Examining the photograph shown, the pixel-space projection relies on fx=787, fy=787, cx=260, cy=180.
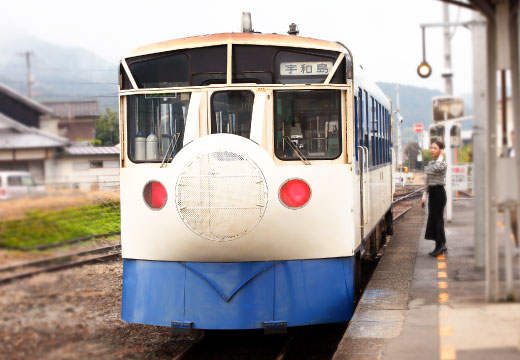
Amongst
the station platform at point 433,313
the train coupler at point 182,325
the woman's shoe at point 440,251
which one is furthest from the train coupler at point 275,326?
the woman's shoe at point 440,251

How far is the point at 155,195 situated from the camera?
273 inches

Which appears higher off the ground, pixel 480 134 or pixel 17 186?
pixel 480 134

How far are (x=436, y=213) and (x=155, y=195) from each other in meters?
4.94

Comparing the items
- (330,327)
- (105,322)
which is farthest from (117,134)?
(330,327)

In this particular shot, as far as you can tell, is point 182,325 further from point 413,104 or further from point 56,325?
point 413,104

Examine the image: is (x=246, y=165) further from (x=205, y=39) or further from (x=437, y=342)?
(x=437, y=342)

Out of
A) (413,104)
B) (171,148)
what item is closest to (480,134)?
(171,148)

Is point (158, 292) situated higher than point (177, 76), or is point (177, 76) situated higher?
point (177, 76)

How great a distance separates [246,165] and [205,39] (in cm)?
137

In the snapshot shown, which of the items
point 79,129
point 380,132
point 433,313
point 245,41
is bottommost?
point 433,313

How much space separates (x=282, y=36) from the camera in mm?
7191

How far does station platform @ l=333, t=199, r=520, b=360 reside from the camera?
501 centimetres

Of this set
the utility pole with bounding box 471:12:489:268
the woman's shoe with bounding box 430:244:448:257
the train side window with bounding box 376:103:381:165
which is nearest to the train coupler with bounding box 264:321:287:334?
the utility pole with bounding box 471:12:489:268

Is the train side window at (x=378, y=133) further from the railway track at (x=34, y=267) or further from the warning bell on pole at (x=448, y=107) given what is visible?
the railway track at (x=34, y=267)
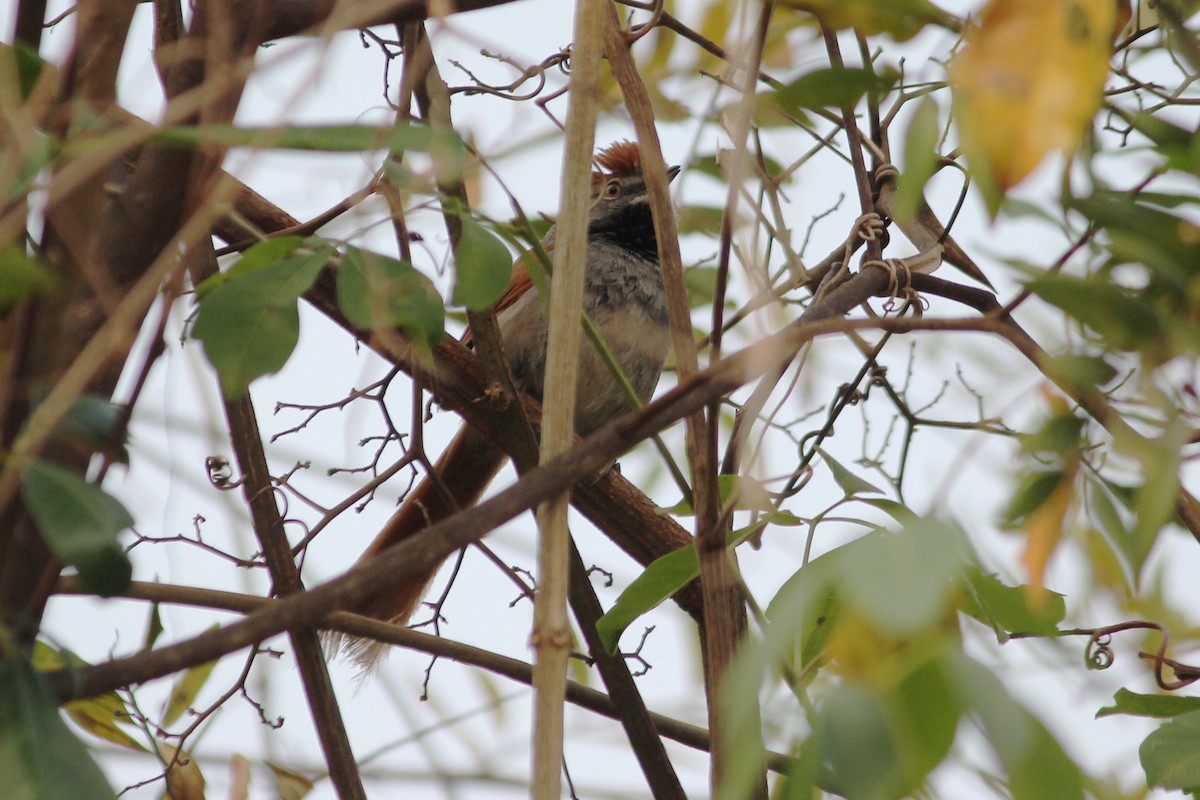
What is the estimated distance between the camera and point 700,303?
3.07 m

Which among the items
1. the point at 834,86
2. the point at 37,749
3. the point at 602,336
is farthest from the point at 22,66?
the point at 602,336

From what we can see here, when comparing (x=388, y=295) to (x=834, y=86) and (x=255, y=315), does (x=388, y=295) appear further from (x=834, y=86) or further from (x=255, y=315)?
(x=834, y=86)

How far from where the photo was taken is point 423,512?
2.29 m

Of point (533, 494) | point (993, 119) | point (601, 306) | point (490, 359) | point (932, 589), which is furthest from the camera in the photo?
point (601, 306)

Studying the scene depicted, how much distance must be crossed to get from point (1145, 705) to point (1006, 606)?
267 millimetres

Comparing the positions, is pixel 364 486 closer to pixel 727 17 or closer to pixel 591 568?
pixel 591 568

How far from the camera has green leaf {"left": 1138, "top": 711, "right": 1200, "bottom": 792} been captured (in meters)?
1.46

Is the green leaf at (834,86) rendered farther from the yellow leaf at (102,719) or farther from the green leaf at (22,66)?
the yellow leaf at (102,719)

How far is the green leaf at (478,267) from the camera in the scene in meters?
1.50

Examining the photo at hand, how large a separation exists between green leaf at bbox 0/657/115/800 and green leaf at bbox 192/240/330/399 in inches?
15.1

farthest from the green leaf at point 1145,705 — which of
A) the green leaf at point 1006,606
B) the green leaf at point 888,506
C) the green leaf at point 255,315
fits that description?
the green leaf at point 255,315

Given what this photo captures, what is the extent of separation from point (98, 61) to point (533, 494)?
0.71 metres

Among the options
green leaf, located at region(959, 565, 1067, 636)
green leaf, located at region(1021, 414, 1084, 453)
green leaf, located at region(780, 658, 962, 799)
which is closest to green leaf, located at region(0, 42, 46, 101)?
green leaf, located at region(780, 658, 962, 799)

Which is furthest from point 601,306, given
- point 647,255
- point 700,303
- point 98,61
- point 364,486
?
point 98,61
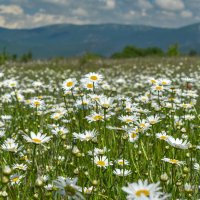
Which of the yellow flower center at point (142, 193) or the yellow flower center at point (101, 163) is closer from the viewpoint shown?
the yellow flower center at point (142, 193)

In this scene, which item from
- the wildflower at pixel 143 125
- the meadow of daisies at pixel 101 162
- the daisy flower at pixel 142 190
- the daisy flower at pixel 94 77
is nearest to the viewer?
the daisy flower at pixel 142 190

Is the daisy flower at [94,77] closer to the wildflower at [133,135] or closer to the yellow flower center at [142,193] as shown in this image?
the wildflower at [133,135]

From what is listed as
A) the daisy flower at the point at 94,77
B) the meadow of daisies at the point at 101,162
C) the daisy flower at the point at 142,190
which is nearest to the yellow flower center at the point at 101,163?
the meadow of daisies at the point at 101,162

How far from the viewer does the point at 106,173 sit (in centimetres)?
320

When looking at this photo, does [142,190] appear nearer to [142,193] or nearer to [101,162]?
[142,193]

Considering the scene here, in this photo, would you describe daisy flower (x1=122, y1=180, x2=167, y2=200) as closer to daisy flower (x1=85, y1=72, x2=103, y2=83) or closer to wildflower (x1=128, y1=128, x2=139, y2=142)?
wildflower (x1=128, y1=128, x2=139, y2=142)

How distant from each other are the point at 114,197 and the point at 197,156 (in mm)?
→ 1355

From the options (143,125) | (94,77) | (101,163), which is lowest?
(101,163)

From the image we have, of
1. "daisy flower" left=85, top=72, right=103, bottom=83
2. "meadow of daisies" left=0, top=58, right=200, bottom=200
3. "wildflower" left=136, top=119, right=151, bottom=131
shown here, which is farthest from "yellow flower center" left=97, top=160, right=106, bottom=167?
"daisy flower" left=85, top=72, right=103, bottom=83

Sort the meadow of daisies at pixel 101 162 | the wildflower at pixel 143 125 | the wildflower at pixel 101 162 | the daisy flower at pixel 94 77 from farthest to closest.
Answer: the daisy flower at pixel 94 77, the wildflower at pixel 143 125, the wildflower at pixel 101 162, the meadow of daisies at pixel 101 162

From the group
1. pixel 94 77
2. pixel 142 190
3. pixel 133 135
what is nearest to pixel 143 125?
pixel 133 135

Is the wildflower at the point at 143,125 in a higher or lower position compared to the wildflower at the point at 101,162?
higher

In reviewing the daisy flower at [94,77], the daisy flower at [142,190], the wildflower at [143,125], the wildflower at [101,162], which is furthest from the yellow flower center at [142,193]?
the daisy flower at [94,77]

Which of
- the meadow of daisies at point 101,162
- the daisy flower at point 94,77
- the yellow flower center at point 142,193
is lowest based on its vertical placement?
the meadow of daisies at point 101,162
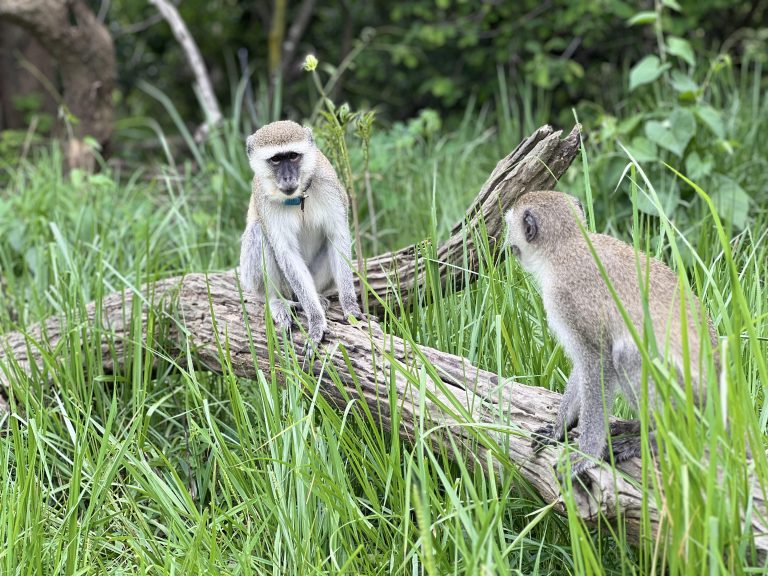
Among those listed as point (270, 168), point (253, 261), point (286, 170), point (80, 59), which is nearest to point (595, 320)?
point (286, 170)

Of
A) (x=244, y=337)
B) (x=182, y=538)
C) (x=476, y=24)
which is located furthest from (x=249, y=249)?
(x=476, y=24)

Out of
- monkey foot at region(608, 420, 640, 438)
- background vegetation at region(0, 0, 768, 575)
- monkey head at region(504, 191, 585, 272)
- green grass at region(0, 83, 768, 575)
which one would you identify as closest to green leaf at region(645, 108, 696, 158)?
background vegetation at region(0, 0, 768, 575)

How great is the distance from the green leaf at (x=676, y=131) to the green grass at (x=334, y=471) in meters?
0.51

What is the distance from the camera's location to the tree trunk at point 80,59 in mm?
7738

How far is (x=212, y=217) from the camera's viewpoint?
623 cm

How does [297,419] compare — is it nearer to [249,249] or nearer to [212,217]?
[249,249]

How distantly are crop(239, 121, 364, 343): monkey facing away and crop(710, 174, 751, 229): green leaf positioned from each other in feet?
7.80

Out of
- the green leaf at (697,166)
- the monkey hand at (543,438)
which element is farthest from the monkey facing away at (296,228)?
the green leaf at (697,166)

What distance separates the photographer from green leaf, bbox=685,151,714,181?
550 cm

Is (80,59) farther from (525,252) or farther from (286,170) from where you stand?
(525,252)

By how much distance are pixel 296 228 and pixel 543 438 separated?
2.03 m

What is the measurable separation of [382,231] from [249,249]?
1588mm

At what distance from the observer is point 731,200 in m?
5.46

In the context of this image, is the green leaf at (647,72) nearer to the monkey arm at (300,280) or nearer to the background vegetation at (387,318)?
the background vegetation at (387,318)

* * * * * * * * *

_What to work on_.
Copy the material word for word, beginning at the line that contains "What is the measurable" and continuing through the end of the material.

_The output_.
What is the measurable separation of [382,231] from [249,249]?
1588mm

At what distance from the observer is point 731,200 in m?
5.46

In the context of this image, is the green leaf at (647,72) nearer to the monkey arm at (300,280) or nearer to the background vegetation at (387,318)?
the background vegetation at (387,318)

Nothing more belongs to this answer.